Time for Stalling on Human Rights Over

The Irrawaddy News

The United Nations Human Rights Council sent a special rapporteur, Tomas Ojea Quintana, to Burma this week to seek improvements on the human rights situation in Burma.

One might have expected that Than Shwe's junta would make some concessions on human rights prior to Quintana's trip—instead, the exact opposite has happened, as human rights abuses have increased.

The mission, only the latest in dozens of failed trips to Burma by UN envoys and rapporteurs, was off to a bad start even before it has begun.

Instead of making substantive moves on human rights, over the past two months the junta ramped up its repression of the Burmese people. Just days ago, Than Shwe's troops re-energized their scorched-earth campaign against ethnic minorities in eastern Burma, forcing hundreds of innocent villagers to flee their homes as refugees and internally displaced persons.

On July 31st, the junta announced its intention to sentence Burma's most famous comedian and social activist, Zarganar, along with the country's leading sports reporter.

About two months ago, the junta detained various members of the National League for Democracy, the political party of Nobel Peace Prize recipient Aung San Suu Kyi.

On July 21, student political activist Khin Maung Tint died in Burma's notorious prison gulag, in the midst of serving a 20-year sentence.

On July 25, the junta sentenced 10 Muslim student activists to prison with hard labor for participating in the September 2007 Buddhist-monk led pro-democracy uprising.
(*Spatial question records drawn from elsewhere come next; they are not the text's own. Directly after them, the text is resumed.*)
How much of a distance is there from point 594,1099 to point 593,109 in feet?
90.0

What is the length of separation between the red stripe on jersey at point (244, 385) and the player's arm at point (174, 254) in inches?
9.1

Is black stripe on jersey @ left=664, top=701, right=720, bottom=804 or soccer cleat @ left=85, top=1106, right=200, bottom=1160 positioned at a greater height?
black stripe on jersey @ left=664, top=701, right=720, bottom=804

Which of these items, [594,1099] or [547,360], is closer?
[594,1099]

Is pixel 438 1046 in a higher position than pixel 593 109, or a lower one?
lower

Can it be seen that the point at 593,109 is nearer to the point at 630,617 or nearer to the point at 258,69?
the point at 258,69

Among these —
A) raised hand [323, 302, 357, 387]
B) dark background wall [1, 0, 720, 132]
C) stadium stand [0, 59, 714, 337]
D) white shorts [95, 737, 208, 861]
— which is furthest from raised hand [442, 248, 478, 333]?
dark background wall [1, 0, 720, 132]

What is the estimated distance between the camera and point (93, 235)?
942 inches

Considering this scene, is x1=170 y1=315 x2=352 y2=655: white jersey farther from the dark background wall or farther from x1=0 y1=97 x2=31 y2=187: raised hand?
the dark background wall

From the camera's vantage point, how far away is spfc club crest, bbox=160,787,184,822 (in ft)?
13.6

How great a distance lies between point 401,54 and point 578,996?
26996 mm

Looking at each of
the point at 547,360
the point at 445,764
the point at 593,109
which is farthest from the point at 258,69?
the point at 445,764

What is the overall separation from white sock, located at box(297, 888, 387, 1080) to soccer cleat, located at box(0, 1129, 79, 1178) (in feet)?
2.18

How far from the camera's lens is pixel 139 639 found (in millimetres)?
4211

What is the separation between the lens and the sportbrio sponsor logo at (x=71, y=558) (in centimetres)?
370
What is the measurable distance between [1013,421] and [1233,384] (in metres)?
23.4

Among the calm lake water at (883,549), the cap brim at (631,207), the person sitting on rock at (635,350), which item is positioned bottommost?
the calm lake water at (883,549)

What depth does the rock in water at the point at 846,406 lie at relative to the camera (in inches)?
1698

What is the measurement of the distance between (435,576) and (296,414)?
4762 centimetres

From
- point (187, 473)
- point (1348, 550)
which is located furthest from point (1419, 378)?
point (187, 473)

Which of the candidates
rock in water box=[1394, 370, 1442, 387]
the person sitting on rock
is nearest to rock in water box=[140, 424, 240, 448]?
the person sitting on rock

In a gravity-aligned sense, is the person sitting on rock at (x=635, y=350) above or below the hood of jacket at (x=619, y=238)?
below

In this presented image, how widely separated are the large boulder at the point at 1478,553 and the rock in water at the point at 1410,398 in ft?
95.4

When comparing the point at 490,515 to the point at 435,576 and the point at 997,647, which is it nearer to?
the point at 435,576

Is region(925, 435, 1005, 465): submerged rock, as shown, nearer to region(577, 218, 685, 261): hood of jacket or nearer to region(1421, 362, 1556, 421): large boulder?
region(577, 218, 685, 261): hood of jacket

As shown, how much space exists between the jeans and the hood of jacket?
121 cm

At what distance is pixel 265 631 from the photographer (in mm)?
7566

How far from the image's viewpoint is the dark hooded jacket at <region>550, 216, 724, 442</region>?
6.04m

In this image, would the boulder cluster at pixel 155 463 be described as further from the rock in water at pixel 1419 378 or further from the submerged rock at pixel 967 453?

No doubt, Than Shwe's junta will try to obscure these moves during Quintana's visit. If previous behavior is any guidepost, the junta will make a series of promises to change that will subsequently be broken when Quintana leaves the country. The regime will hope for positive comments by Quintana after his trip—statements they will use to show they are making "progress" when in reality there are no lasting changes whatsoever.

If the junta is feeling generous, it may even release a few political prisoners whom they deem to be unthreatening to their grip on power.

Instead of looking toward genuine change, the junta sees visits by UN envoys as an exercise in public relations, hoping the envoys will publicly thank the regime for allowing them to visit and thereby diminishing hopes for actual change. That such trips happen at all is cited as "progress" by some countries in the UN who seek so preserve Burma’s status quo.

This pattern of obfuscation has been carried on successfully by the junta for many years. Sadly, it has enabled Than Shwe to commit massive, widespread, systematic atrocities that could someday land him in the International Criminal Court.

Among other abuses, Than Shwe has destroyed many villages like in Darfur, Sudan, forcing hundreds of thousands of innocent villagers to flee as refugees and internally displaced persons.

He has recruited more child soldiers than any other country in the world, also a crime against humanity.

His troops carry out a policy of using rape as a weapon of war against ethnic minority women.

His regime now has nearly 2,000 political prisoners in its jails.

Before more people are senselessly imprisoned or killed in Burma, we hope that Quintana delivers a strong message to Than Shwe, demanding the immediate release of all political prisoners. While in Burma, Quintana should meet with key imprisoned leaders, including Min Ko Naing, Ko Ko Gyi, Su Su Nway and Zarganar.

Quintana must call on the military regime to immediately end all attacks on ethnic minorities in the country. That Than Shwe has gotten away with such attacks for so many years is devastating to Burma’s ethnic groups, and it sets a terrible precedent for the rest of the world.

Finally, Quintana should make it clear to Than Shwe that change must come immediately—if the junta attempts to draw the envoy into a protracted game of cat and mouse on human rights implementation, the UN must seek stronger action from the Human Rights Council and UN Security Council.

The time for stalling on human rights is over.

Bo Kyi is a co-founder of the Thailand-based Assistance Association for Political Prisoners (Burma). He was tortured and served more than 7 years as a political prisoner in Burma.